**Activities**
**1)** Rewrite the article about Ellison's Palo Alto hotel acquisition between "Ellison stepped down" and "a renovation project.", inclusive, substituting "homes" for every "houses".
**2)** Pick up the article about Ellison's Palo Alto hotel acquisition after its final sentence and write what comes next.

Closer to home, Anne Wojcicki, the founder of Mountain View-based personal genetics company 23andme, and Sergey Brin, co-founder of Google Inc., are behind Los Altos real estate company Passarelle Investment Co. The firm has scooped up downtown buildings and brought in unique new shops and restaurants there.

Ellison stepped down a year ago from his role as Oracle’s chief executive, replaced by co-CEOs Safra Catz and Mark Hurd, but he remains its executive chairman and chief technology officer. His biography on Oracle’s website says, “He also races sailboats, flies planes and plays tennis and guitar.”

In an interview with CNBC in 2012, Ellison described his attraction to real estate: “When I was a kid, the first thing I ever wanted to be was an architect,” Ellison said. “So I love building houses, remodeling houses, designing houses, converting houses.”

In Palo Alto, Ellison is acquiring a unique asset. The Epiphany made a huge splash in the local hospitality world when it opened in 2014. It’s the former Casa Olga — an aging eight-story 1970s apartment tower that had seen better days when hotel operator Joie de Vivre Hotels took it on as a renovation project.

JDV and architecture firm Steinberg gave it a hip, tech-inspired update with perforated metal wood-toned panels, but retained the original façade’s six-story mosaic portrait of a thousand-year-old coastal redwood that gave the city its name. The cheapest rate for a Monday stay in late September was $749, according to a check of its website. The property also comes with a bar and restaurant called Lure + Till, which the Chronicle’s Paolo Lucchesi called “very cosmopolitan.” Another perk? Travelers can request a mid-century modern refrigerator filled with “full biotic yogurt with blueberry crumble and goji berry” and salads with “Tomatero Farm heirloom tomatoes and 9-grain tabbouleh,” according to an NBC Bay Area story about the amenity. (Price of admission: $95)

On a per-room basis, the price is far above any hotel that has sold in recent years in Silicon Valley, according to a search of trades on Real Capital Analytics. In June, Hilton Worldwide paid about $500,000 per room for the Cypress Hotel in Cupertino, renaming it the Juniper — and that price was far above most suburban hotel trades in recent years. The upscale Hotel Los Gatos has a deal in the works to sell for just over $400,000 per room. In the broader Bay Area, Flynn Properties paid about $743,000 for Napa’s Carneros Inn — a luxury Wine Country resort that comes with 27 acres of land.

**Data**
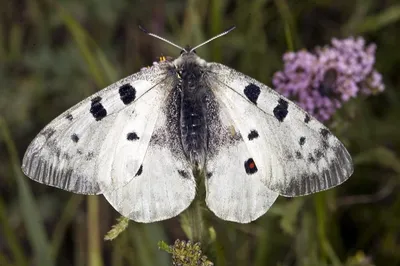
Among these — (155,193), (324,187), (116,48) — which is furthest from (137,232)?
(116,48)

**Answers by item number**
**1)**
Ellison stepped down a year ago from his role as Oracle’s chief executive, replaced by co-CEOs Safra Catz and Mark Hurd, but he remains its executive chairman and chief technology officer. His biography on Oracle’s website says, “He also races sailboats, flies planes and plays tennis and guitar.”

In an interview with CNBC in 2012, Ellison described his attraction to real estate: “When I was a kid, the first thing I ever wanted to be was an architect,” Ellison said. “So I love building homes, remodeling homes, designing homes, converting homes.”

In Palo Alto, Ellison is acquiring a unique asset. The Epiphany made a huge splash in the local hospitality world when it opened in 2014. It’s the former Casa Olga — an aging eight-story 1970s apartment tower that had seen better days when hotel operator Joie de Vivre Hotels took it on as a renovation project.

**2)**
“In the Valley, this would be No. 1 in the hit parade,” said Thomas Callahan, senior managing director at PKF Consulting USA, a CBRE company. “Palo Alto is – other than San Francisco – I would argue the best market in the nation. You have great demand generators and wery little new supply.”

A spokeswoman for Ellison declined to comment. The seller — New York private equity firm Angelo Gordon — didn’t return a call. A representative of Commune Hotels & Resorts, which owns Joie de Vivre and operated the property, confirmed that the hotel had sold. The spokeswoman said JDV will remain on as the operator.

The acquisition raises the possibility that Ellison could acquire additional properties nearby. That’s what he did in Malibu, where the Times said he went on a “decade-long shopping spree.” On Lanai, Ellison followed up on his purchase of the island’s land with the acquisition of the Hotel Lanai.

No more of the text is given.